Thursday, October 18, 2018

Future Bodies -Review- Northern Stage

Future Bodies
Northern Stage
18 October 2018


In an age of selfies, what does it mean to be a self? Can we even imagine being ourself separate from our body? Advances in medicine, biotechnology and AI mean we can extend beyond the limits of our fragile and fallible bodies, but what do we leave behind when we ‘correct’ or even abandon our physical bodies? How do we even think about these questions?
Unlimited Theatre in collaboration with RashDash smash together spoken word, music, movement and physical theatre in an astonishing show that provokes you to ‘think outside the box’ – the box of physical limitation, mortality and human/machine interface.
The initial impression is jarring, often discordant: bright lights, loud electronic music (played by blue-skinned and pregnant Becky Wilkie; quick-change scenes, minimal but striking stage set. Questions are signalled but not really explored in little, fast-paced vignettes. The whole is (deliberately) alienating. What kind of world is this? What’s this all about? It’s sort of familiar, but not quite right. Why am I feeling this? The staging embodies that sense of disorientation when faced with cutting-edge technology.
Then it starts to settle into longer, more philosophical, yet dramatic scenes, where an aspect of the theme of ‘future bodies’ is explored lyrically, passionately, with feeling depth.
The scenes that stayed with me:
Alison Halstead’s monologue as a bereaved partner contemplating an implant to ease the pain of heartbreak. A piece of brilliant writing an acting, it explores the visceral ambiguity of grief: we want ease, we want relief from pain, but we don’t want to forget, or be as if we had never loved the one we’ve lost. Technology may make the question a practical one, but the issue itself is as old as love and death.

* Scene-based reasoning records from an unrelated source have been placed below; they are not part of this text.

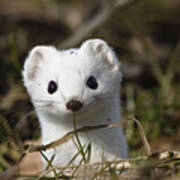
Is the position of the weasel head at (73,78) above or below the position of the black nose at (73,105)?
above

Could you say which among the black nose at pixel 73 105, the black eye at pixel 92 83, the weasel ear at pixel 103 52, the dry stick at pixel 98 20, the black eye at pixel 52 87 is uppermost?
the dry stick at pixel 98 20

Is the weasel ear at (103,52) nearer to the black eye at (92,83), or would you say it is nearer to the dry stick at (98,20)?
the black eye at (92,83)

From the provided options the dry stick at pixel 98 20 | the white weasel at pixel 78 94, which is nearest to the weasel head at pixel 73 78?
the white weasel at pixel 78 94

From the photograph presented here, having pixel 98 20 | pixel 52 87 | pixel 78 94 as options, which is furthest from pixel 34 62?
pixel 98 20

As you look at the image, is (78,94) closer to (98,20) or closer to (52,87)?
(52,87)

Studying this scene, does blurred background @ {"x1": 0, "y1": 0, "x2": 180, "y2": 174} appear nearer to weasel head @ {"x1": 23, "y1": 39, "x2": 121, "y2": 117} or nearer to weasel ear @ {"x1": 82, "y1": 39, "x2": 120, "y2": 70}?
weasel head @ {"x1": 23, "y1": 39, "x2": 121, "y2": 117}

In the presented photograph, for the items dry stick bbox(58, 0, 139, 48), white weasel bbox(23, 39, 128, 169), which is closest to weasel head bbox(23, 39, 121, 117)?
white weasel bbox(23, 39, 128, 169)
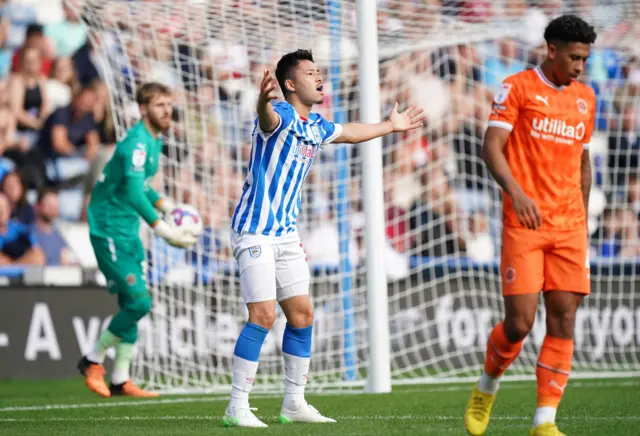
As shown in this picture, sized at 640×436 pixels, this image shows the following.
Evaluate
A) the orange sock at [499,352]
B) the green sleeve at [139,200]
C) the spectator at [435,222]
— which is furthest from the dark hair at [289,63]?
the spectator at [435,222]

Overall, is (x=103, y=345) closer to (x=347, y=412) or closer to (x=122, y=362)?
(x=122, y=362)

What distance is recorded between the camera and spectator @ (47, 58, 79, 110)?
519 inches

Similarly, Deshaye Gayle’s murderer, choosing execution over a ‘treatment’ which he feels would make him less of his unique psychopathic self. Technology may allow us to ask the question but the underlying issue: is my badness as much a part of me as my goodness? That’s been around for way longer.
Yusra Warsama, as a terminally ill person offered the option of uploading herself onto another, unbodied, platform, to evade death, speaks a heart-breaking hymn to physicality, the irreplaceable joys of the feeling body. Words can not capture the speaking gesture of a hand touching a cheek in reassurance. Ironically, since the piece is about the limitation of words and bare thoughts, as against embodied experience, it is the passionately articulated words that carry the argument.

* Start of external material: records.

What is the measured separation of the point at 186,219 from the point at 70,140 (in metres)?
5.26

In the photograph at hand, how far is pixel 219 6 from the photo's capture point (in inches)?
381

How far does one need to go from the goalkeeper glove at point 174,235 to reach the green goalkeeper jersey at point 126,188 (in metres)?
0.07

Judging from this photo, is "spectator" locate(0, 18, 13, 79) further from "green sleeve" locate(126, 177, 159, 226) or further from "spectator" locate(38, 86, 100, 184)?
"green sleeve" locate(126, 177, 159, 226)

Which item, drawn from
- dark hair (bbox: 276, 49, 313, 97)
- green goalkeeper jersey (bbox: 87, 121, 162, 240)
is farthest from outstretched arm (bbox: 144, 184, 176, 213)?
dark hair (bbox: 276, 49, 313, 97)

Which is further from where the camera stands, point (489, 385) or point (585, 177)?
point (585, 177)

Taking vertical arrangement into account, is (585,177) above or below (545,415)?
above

And this is one issue I would raise about the production. The writing is brilliant, and its brilliance, paradoxically undermines its thesis. Philosophically, this is a much older argument than new technology would suggest. Maybe I am biased, as a writer, but we’ve always had ‘hardware’ platforms to preserve our thoughts and feeling, our selves beyond death. Words, literature, drama, art – these survive us. Platforms, media, technology may change, but ever since we stopped grunting and stood up as humans, we’ve stepped away from the present moment in-the-body experience. We’ve become reflective and abstract, even while reflecting on the possibility of separating from the physical body.
Finally, and again this may be my word-based prejudice, the last section didn’t work for me. The freeform movement-/ dance-based ending seemed unconnected with what went before. It neither resolved the issues raised (probably an impossible ask) nor sharpened and gave them clarity. It was nice to watch but ultimately its meaning was opaque. I would have liked to see a stand-off between Alison Halstead’s CEO, selling the corporate benefits of Unlimited Enhancement, and some of the more body-biased characters. Instead it seemed, an albeit visually striking, mess.
Don’t let that put you off. Big questions are raised. I went home with my head buzzing. And it is a visual feast from a beautifully diverse, athletic and energetic cast (two heavily pregnant women, one black one blue, and the extraordinary physical contrast of short powerful Alison Halstead and the tall willowy pregnant grace of Yusra Warsama). I don’t usually comment on the physical shape of actors, but this was an integral part of the picture. We humans come in all sorts of shapes and abilities. Maybe we will add to that in new ways. If we want.
Last chance to see is tonight 18th Oct at 19.45.